======== Input material ========

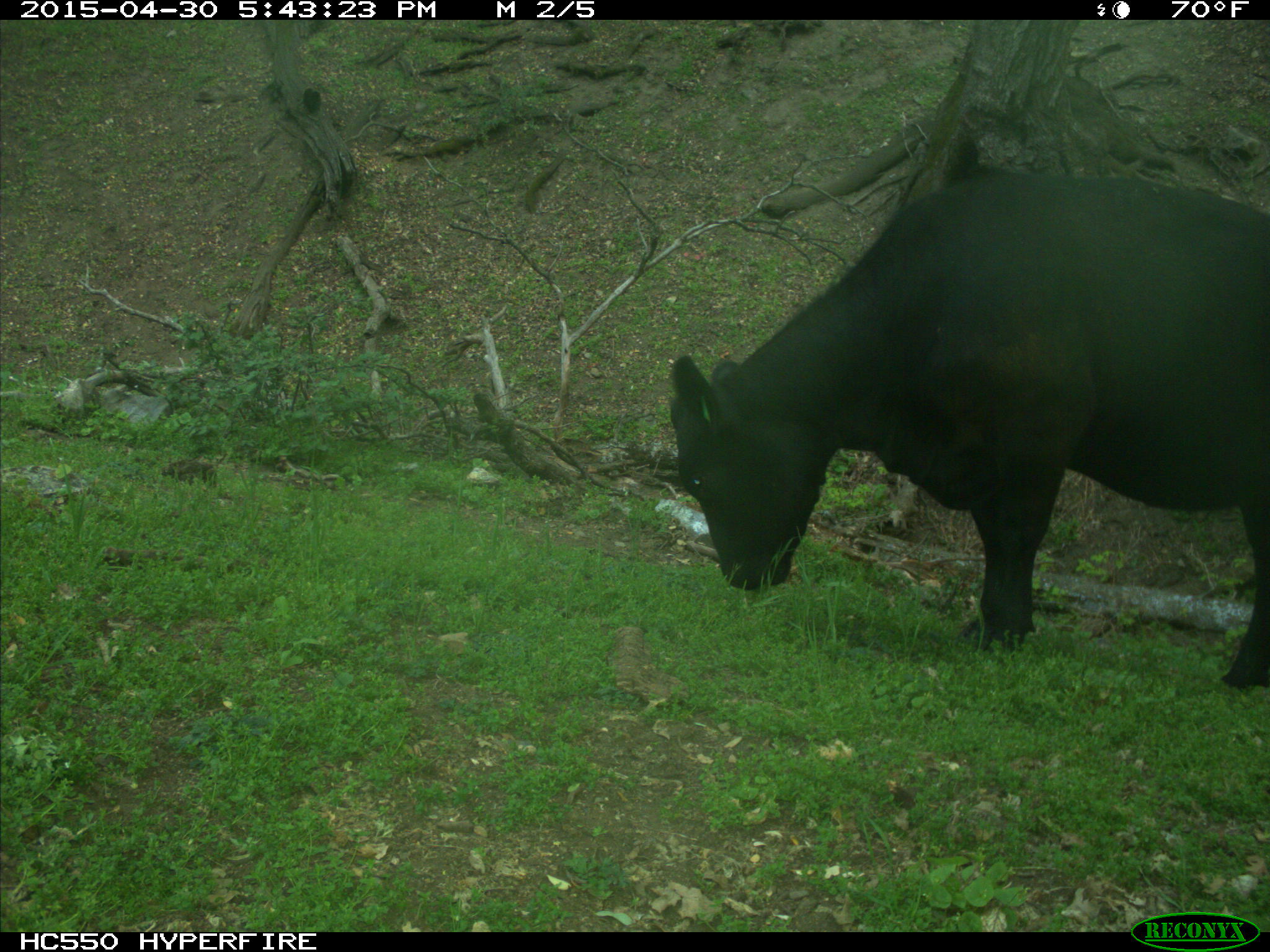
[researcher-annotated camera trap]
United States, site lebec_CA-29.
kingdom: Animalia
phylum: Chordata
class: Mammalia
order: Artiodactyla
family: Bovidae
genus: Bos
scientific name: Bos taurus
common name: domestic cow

========

Task brief:
You need to copy every entry exactly, taking out only the pictures.

Answer box:
[researcher-annotated camera trap]
United States, site lebec_CA-29.
kingdom: Animalia
phylum: Chordata
class: Mammalia
order: Artiodactyla
family: Bovidae
genus: Bos
scientific name: Bos taurus
common name: domestic cow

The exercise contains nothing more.